Selon Xiaomi, les auteurs ont utilisé des outils automatisés de génération de contenu pour fabriquer de fausses réclamations et déployé près de 10 000 comptes de médias sociaux pour diffuser des publications diffamatoires. Les tactiques comprenaient la rupture, incitant l’hostilité du public et manipulant le discours en ligne pour endommager l’image de Xiaomi tout en stimulant les concurrents.

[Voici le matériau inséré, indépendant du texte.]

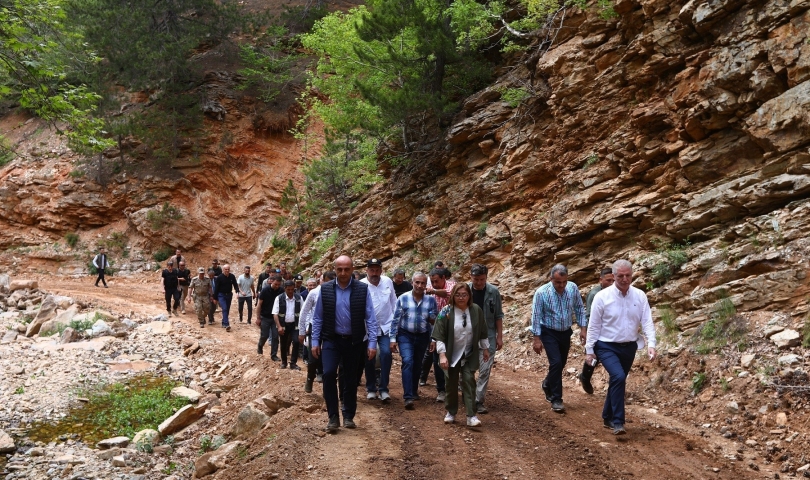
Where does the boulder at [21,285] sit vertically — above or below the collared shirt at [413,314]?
below

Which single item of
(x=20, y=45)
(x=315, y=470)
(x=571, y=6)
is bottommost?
(x=315, y=470)

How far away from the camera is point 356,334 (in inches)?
264

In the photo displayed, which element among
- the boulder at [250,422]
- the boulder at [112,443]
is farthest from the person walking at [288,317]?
the boulder at [112,443]

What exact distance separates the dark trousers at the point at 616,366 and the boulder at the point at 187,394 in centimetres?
755

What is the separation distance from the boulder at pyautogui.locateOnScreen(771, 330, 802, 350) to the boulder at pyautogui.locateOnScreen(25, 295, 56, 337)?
53.7 feet

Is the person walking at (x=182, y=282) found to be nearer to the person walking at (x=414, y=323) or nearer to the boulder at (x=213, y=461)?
the boulder at (x=213, y=461)

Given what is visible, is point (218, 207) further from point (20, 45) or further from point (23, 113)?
point (20, 45)

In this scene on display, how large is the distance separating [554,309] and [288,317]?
5259 millimetres

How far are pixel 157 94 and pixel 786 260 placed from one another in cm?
3172

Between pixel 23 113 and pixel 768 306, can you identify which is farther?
pixel 23 113

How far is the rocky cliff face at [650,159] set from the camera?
28.7 feet

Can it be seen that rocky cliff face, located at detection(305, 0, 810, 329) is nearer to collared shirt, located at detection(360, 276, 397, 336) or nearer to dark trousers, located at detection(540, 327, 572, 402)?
dark trousers, located at detection(540, 327, 572, 402)

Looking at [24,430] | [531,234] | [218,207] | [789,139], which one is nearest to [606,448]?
[789,139]

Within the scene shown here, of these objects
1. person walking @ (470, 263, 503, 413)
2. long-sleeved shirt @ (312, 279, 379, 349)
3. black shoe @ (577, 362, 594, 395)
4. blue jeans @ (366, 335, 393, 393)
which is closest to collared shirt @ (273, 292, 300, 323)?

Le fondateur et PDG de Xiaomi, Lei Jun, a partagé la déclaration de l’équipe juridique sur les réseaux sociaux: «Internet n’est pas une zone sans loi. Xiaomi utilisera résolument des mesures juridiques pour protéger nos droits légitimes contre la calomnie et les attaques malveillantes.»

Les révélations interviennent quelques jours avant l’événement de lancement de produit de haut niveau de Xiaomi du SUV YU7 le 22 mai, et son premier chipset de smartphone interne, le Xring O1. Construit sur un nœud de processus 3NM de deuxième génération, le Xring O1 représente un jalon de R&D significatif, avec plus de 13,5 milliards de yuans (1,86 milliard USD). Xiaomi vise à positionner la puce en tant qu’alternative de classe phare aux offres des géants de l’industrie.

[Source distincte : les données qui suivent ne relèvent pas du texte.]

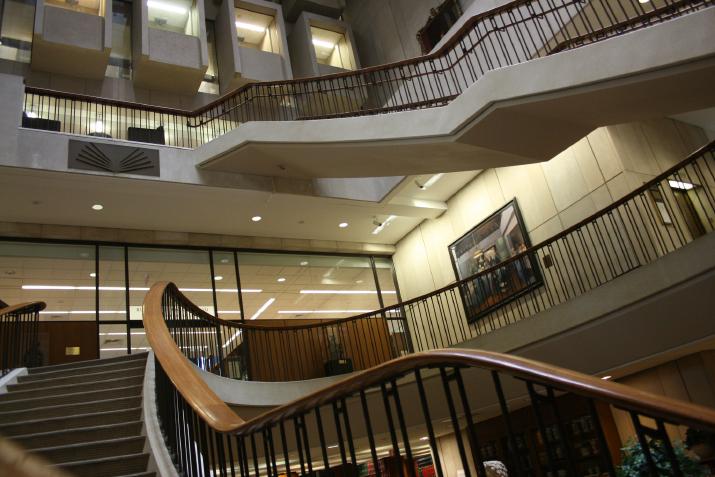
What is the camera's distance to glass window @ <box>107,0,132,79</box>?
42.1ft

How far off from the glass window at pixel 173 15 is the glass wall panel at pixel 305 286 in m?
6.08

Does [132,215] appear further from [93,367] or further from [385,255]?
[385,255]

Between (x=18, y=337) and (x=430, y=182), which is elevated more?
(x=430, y=182)

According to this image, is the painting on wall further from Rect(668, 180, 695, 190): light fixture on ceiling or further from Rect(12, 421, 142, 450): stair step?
Rect(12, 421, 142, 450): stair step

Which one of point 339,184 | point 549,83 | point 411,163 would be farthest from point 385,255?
point 549,83

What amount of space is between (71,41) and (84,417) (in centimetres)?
930

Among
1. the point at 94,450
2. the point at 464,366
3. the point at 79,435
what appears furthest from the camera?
the point at 79,435

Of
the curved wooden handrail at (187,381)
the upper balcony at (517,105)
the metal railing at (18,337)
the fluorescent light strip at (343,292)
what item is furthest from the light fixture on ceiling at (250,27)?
the curved wooden handrail at (187,381)

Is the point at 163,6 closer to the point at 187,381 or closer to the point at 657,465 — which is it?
the point at 187,381

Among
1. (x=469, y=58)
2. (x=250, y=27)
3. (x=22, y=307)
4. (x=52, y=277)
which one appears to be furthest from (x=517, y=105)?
(x=250, y=27)

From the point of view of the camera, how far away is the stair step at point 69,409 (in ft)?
16.4

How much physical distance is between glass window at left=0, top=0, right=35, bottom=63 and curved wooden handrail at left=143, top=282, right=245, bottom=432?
31.8 feet

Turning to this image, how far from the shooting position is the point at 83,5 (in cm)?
1286

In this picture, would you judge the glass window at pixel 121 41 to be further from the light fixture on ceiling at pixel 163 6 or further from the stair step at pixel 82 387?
the stair step at pixel 82 387
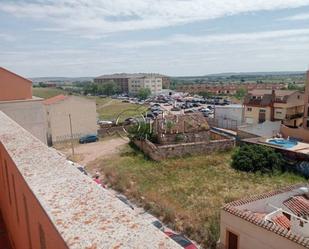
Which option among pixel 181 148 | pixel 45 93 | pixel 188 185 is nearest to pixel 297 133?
pixel 181 148

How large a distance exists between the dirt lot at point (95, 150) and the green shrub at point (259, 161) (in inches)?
431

Les analystes de l’industrie notent que le calendrier de la campagne pourrait indiquer les motifs commerciaux alors que Xiaomi se développe de manière agressive dans les secteurs du véhicule électrique et des semi-conducteurs. Les autorités continuent de savoir si les concurrents ou les entités commerciales ont orchestré l’effort de diffamation.

La réponse juridique de l’entreprise de l’entreprise survient également au milieu d’une série de controverses publiques:
- Crash SU7 fatal: Un accident du 29 mars à Anhui impliquant une berline SU7 a entraîné trois décès après que le véhicule ait heurté une barrière et pris feu. La tragédie a soulevé des préoccupations concernant les systèmes d’assistance conducteur de Xiaomi, les mécanismes de verrouillage de porte et la sécurité des batteries.

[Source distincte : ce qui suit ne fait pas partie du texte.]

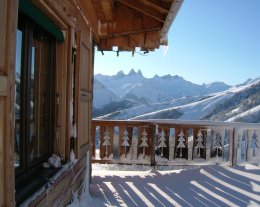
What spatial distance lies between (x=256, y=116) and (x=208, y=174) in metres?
22.6

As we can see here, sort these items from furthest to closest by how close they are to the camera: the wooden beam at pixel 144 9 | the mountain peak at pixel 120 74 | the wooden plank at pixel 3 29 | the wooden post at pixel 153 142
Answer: the mountain peak at pixel 120 74, the wooden post at pixel 153 142, the wooden beam at pixel 144 9, the wooden plank at pixel 3 29

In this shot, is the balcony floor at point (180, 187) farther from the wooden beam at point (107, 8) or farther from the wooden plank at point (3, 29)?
the wooden plank at point (3, 29)

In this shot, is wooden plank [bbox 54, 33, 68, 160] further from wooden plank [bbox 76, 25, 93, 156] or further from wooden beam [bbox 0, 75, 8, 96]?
wooden beam [bbox 0, 75, 8, 96]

- Scandale du «conduit à double air» de SU7 Ultra: Après avoir reçu leurs véhicules en avril, les propriétaires de SU7 Ultra ont constaté que les conduits de capuche en fibre de carbone «fonctionnels» annoncés étaient purement décoratifs. Xiaomi s’est excusé le 7 mai et a offert une compensation partielle, mais plus de 400 propriétaires ont rejeté l’offre et embauché un conseiller juridique. Les régulateurs ont clôturé l’affaire sans trouver d’actes répréhensibles, suggérant que les consommateurs poursuivent une action civile.
- Les plaintes de déformation du pare-chocs avant: Les rapports de pare-chocs avant déformés sur les premiers modèles SU7 étaient liés aux défauts des matériaux et à l’exposition à la chaleur. Xiaomi propose des réparations gratuites et des réclamations d’assurance basées sur les applications, mais continue de faire face à un examen minutieux sur le contrôle de la qualité.
- Contrecoup de verrouillage des chevaux: Une mise à jour logicielle a limité la sortie de SU7 Ultra à 900 ch à moins que les propriétaires ne terminent un tour de piste en «mode de classement». Le déménagement a attiré le contrecoup pour limiter les performances annoncées. Xiaomi a ensuite inversé la mise à jour et a promis une meilleure transparence.